O condutor polonês realizou testes com o carro da equipe Trident que compete na GP3 Series. Kubica realizou 70 voltas de forma competitiva sem grandes problemas no circuito de Franciacorta.

 

Quem diria, após seis longos anos longe dos monopostos, Robert Kubica participou de testes com o carro da equipe Trident da GP3 Series. Nesta quarta-feira (19), o condutor polonês desempenhou o cronograma de 70 voltas de forma competitiva no circuito de Franciacorta, na Itália.

Após a bateria, Kubica descreveu a emoção de voltar a pilotar monopostos, mesmo de uma categoria inferior a Fórmula 1. “Quando entrei no cockpit, as rodas ainda estavam cobertas e a emoção foi muito grande”, descreveu o condutor polonês para a revista britânica ‘Motorsport’.

Kubica realizou testes com carro da Trident usado na GP3 Series

“A ideia era que a minha cabeça tinha voltado no tempo. A condição de pilotar o carro não foi tão fácil. O circuito de Franciacorta é uma pista difícil. Mas foi preciso para saber o quanto eu estava preparado”, argumentou.

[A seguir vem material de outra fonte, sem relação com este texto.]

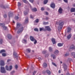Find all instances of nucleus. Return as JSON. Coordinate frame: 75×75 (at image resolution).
<instances>
[{
	"label": "nucleus",
	"instance_id": "1",
	"mask_svg": "<svg viewBox=\"0 0 75 75\" xmlns=\"http://www.w3.org/2000/svg\"><path fill=\"white\" fill-rule=\"evenodd\" d=\"M21 24L17 23V28H19L20 27V28L19 29L18 31L17 32V33L18 34H19L20 33H21L22 31L24 30V28L23 27V26H21Z\"/></svg>",
	"mask_w": 75,
	"mask_h": 75
},
{
	"label": "nucleus",
	"instance_id": "2",
	"mask_svg": "<svg viewBox=\"0 0 75 75\" xmlns=\"http://www.w3.org/2000/svg\"><path fill=\"white\" fill-rule=\"evenodd\" d=\"M30 39L32 41H34V44H37V41L33 37L30 36Z\"/></svg>",
	"mask_w": 75,
	"mask_h": 75
},
{
	"label": "nucleus",
	"instance_id": "3",
	"mask_svg": "<svg viewBox=\"0 0 75 75\" xmlns=\"http://www.w3.org/2000/svg\"><path fill=\"white\" fill-rule=\"evenodd\" d=\"M1 73H6V71L5 70L4 67H1Z\"/></svg>",
	"mask_w": 75,
	"mask_h": 75
},
{
	"label": "nucleus",
	"instance_id": "4",
	"mask_svg": "<svg viewBox=\"0 0 75 75\" xmlns=\"http://www.w3.org/2000/svg\"><path fill=\"white\" fill-rule=\"evenodd\" d=\"M59 26H58V28L59 29H62V28L63 27V25H64V22H62L60 23L59 24Z\"/></svg>",
	"mask_w": 75,
	"mask_h": 75
},
{
	"label": "nucleus",
	"instance_id": "5",
	"mask_svg": "<svg viewBox=\"0 0 75 75\" xmlns=\"http://www.w3.org/2000/svg\"><path fill=\"white\" fill-rule=\"evenodd\" d=\"M0 25L1 26V27L3 28L4 29V30H6V29H7V27L4 26V25H5V24H4V23H0Z\"/></svg>",
	"mask_w": 75,
	"mask_h": 75
},
{
	"label": "nucleus",
	"instance_id": "6",
	"mask_svg": "<svg viewBox=\"0 0 75 75\" xmlns=\"http://www.w3.org/2000/svg\"><path fill=\"white\" fill-rule=\"evenodd\" d=\"M51 7L52 8H55V4L53 2L50 5Z\"/></svg>",
	"mask_w": 75,
	"mask_h": 75
},
{
	"label": "nucleus",
	"instance_id": "7",
	"mask_svg": "<svg viewBox=\"0 0 75 75\" xmlns=\"http://www.w3.org/2000/svg\"><path fill=\"white\" fill-rule=\"evenodd\" d=\"M45 28L46 30L47 31H51V29L49 26H45Z\"/></svg>",
	"mask_w": 75,
	"mask_h": 75
},
{
	"label": "nucleus",
	"instance_id": "8",
	"mask_svg": "<svg viewBox=\"0 0 75 75\" xmlns=\"http://www.w3.org/2000/svg\"><path fill=\"white\" fill-rule=\"evenodd\" d=\"M1 66H4L5 64H4V62L3 60H1L0 61V64Z\"/></svg>",
	"mask_w": 75,
	"mask_h": 75
},
{
	"label": "nucleus",
	"instance_id": "9",
	"mask_svg": "<svg viewBox=\"0 0 75 75\" xmlns=\"http://www.w3.org/2000/svg\"><path fill=\"white\" fill-rule=\"evenodd\" d=\"M52 41L53 44H55L56 42H55V39L54 38H52L51 39Z\"/></svg>",
	"mask_w": 75,
	"mask_h": 75
},
{
	"label": "nucleus",
	"instance_id": "10",
	"mask_svg": "<svg viewBox=\"0 0 75 75\" xmlns=\"http://www.w3.org/2000/svg\"><path fill=\"white\" fill-rule=\"evenodd\" d=\"M58 12L60 14H61L62 13V9L60 8L58 10Z\"/></svg>",
	"mask_w": 75,
	"mask_h": 75
},
{
	"label": "nucleus",
	"instance_id": "11",
	"mask_svg": "<svg viewBox=\"0 0 75 75\" xmlns=\"http://www.w3.org/2000/svg\"><path fill=\"white\" fill-rule=\"evenodd\" d=\"M63 66L64 68V71L67 70V67L66 64H63Z\"/></svg>",
	"mask_w": 75,
	"mask_h": 75
},
{
	"label": "nucleus",
	"instance_id": "12",
	"mask_svg": "<svg viewBox=\"0 0 75 75\" xmlns=\"http://www.w3.org/2000/svg\"><path fill=\"white\" fill-rule=\"evenodd\" d=\"M70 49H72V50H74L75 49V46L72 45L70 47Z\"/></svg>",
	"mask_w": 75,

“O carro da GP3 não possui direção [hidráulica]. E estou muito feliz por ter tido essa oportunidade. Embora que claramente há coisas em que posso melhorar no meu ritmo, também acho que vou tentar melhorar a minha condição física e preparação para tentar chegar ao limite nos próximos testes”, complementou.

Kubica também comentou sobre suas perspectivas para a sua primeira temporada no Mundial de Endurance (WEC). O condutor polonês deverá pilotar pela ByKolles. Ele ainda afirmou que os resultados do teste com a GP3 Trident lhe deram mais confiança para este ano.

“Estou de volta na água onde eu nadei por diversos anos”, opinou. “É devo dizer que o meu sentimento era muito bom. Confirmo que eu fiquei surpreso ao ver o quanto estava competitivo. Porque estive tantos anos afastado das pistas”, descreveu.

“Mas o sentimento em que tive foi grande. Essa sensação estará comigo neste ano. Embora o teste tenha sido extremo, ele me deu mais confiança na minha forma de pilotar”.